Quick Answers About Phi Beta Sigma

What is Phi Beta Sigma fraternity known for?
Sigma is known for its motto “Culture For Service and Service For Humanity,” its “inclusive we” philosophy, its founding in 1914 at Howard as the first major Black fraternity built around explicit community service, and its constitutionally bound sister relationship with Zeta Phi Beta Sorority.

When and where was Phi Beta Sigma founded?
Phi Beta Sigma was founded on January 9, 1914 at Howard University in Washington, D.C. by A. Langston Taylor, Leonard F. Morse, and Charles I. Brown.

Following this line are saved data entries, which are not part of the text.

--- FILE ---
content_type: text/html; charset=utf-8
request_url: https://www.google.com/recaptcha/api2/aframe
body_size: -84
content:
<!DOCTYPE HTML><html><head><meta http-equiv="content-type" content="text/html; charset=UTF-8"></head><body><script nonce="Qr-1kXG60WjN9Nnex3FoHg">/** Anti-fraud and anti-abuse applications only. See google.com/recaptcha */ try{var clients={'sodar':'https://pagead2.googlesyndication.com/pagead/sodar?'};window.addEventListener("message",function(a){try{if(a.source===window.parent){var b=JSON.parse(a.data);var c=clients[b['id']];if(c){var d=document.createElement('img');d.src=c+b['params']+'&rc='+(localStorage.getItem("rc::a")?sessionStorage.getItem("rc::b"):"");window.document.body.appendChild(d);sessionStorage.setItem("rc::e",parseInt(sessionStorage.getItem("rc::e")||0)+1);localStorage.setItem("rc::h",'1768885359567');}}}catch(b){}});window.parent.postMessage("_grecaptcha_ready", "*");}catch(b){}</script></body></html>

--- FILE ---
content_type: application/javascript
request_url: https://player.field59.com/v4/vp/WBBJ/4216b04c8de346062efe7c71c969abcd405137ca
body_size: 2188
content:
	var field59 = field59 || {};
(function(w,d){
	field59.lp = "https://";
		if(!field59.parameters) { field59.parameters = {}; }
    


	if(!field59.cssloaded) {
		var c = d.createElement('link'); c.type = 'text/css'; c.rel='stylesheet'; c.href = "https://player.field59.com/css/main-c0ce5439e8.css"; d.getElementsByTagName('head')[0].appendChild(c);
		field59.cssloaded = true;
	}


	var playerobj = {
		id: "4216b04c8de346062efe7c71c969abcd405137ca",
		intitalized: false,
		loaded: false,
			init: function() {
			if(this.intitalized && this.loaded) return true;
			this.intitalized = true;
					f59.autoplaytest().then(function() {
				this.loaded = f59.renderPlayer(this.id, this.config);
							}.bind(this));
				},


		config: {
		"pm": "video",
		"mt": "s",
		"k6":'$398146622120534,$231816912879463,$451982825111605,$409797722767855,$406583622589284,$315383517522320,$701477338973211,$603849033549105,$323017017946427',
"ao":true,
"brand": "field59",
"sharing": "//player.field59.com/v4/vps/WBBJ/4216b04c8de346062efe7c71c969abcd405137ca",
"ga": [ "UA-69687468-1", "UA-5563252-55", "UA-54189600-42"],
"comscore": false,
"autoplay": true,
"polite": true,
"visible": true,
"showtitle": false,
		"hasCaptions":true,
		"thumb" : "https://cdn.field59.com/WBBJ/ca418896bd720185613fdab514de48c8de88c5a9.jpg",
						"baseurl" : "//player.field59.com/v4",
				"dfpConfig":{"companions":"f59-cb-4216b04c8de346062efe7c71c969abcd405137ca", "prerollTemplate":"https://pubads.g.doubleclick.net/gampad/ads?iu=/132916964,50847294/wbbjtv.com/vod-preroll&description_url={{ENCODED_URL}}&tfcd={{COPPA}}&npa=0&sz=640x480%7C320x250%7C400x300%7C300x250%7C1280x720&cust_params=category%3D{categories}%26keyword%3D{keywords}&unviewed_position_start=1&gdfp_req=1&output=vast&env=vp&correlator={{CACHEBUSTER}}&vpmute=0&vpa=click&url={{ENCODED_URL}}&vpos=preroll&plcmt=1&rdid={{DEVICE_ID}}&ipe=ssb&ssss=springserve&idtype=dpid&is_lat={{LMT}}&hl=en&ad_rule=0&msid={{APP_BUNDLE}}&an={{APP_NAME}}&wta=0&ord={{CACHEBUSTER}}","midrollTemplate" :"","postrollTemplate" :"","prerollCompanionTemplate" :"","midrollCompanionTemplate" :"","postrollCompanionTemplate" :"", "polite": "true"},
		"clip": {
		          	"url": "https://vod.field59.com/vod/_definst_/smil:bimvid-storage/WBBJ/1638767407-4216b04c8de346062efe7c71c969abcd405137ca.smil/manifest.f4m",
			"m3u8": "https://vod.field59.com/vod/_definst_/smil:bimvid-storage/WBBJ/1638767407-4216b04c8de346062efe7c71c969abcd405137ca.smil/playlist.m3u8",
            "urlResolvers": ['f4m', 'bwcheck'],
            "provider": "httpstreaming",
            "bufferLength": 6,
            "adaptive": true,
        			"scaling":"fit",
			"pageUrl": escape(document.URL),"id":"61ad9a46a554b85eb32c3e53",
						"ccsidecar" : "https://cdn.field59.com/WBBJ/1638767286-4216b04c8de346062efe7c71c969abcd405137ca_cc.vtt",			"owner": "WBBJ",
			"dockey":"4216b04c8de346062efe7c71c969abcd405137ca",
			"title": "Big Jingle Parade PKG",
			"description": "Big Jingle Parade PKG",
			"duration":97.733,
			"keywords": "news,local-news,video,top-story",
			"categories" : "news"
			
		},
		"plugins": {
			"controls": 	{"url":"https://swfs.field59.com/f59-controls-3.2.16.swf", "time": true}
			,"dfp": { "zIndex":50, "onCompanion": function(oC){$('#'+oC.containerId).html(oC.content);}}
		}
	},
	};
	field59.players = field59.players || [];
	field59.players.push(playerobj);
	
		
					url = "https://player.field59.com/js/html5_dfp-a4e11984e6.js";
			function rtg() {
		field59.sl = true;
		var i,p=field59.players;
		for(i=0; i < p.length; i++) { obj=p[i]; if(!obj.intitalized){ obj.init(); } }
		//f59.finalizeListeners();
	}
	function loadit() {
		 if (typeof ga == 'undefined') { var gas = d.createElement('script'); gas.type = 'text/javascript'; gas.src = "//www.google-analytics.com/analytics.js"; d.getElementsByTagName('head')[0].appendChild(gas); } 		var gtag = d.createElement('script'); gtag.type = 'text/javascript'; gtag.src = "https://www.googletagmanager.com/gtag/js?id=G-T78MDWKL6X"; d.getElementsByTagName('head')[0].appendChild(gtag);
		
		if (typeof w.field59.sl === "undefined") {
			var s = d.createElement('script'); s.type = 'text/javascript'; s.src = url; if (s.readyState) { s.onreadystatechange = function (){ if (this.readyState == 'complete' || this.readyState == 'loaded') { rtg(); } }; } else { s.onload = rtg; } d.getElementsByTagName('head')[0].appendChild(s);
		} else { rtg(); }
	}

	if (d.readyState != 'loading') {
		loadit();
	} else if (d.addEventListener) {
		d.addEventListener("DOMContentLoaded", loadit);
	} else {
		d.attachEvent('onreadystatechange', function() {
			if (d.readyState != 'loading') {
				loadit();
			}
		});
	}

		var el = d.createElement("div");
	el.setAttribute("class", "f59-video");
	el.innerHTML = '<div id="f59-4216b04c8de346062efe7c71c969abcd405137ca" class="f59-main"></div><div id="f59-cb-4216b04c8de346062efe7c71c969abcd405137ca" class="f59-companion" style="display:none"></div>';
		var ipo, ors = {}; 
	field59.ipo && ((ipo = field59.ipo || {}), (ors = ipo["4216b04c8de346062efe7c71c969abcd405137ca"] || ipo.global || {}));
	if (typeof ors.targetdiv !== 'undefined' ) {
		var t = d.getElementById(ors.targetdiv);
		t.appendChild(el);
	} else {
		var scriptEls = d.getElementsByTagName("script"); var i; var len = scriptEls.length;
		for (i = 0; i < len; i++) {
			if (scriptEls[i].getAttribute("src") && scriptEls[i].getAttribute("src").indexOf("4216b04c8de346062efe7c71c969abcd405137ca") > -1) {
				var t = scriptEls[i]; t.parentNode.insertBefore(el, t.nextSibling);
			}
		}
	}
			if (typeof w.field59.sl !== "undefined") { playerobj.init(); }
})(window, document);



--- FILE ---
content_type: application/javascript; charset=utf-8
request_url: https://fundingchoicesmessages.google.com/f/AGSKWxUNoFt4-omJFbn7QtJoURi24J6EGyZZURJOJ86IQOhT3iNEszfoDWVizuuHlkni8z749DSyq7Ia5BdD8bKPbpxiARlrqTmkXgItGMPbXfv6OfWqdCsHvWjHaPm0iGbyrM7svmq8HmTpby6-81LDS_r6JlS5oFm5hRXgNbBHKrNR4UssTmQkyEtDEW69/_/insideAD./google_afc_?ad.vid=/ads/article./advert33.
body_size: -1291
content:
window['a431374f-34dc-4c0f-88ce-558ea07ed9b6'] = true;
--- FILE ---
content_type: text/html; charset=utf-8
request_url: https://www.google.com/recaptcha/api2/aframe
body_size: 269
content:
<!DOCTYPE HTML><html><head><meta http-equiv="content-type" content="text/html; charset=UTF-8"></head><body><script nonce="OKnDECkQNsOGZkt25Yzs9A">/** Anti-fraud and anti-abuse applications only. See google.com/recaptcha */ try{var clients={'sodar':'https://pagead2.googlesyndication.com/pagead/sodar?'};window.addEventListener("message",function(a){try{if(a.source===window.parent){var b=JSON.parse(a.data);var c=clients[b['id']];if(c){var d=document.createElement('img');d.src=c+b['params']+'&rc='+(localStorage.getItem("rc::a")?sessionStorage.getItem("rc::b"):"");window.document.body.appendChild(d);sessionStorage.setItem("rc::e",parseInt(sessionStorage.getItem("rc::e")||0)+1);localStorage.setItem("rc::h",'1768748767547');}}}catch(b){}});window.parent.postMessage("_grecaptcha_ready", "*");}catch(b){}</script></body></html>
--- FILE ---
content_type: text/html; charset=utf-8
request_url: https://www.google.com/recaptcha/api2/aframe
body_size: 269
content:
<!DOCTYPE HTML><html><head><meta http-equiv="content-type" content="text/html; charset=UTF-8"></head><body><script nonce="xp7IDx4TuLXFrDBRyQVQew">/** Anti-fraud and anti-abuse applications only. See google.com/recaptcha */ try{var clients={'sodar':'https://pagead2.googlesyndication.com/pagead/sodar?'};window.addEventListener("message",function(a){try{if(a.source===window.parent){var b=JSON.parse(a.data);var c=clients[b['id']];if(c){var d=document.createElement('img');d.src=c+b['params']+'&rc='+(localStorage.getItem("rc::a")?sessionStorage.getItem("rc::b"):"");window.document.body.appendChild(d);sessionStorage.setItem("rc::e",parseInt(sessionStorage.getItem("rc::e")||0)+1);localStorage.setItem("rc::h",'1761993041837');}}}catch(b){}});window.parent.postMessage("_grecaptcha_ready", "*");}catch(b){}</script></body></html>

Why are Sigma and Zeta Phi Beta linked?
They are the only constitutionally bound sister-brother organization in Black Greek life. Zeta Phi Beta was founded at Howard in 1920 with the assistance of Sigma men Charles R. Taylor and A. Langston Taylor, and the bond is written into both organizations’ constitutions.

Who are the most prominent Sigmas in history?
Two African heads of state (Kwame Nkrumah and Nnamdi Azikiwe), George Washington Carver, James Weldon Johnson, John Lewis, Dr. Rod Paige, Huey P. Newton, and NFL Hall of Famers Jerry Rice and Emmitt Smith.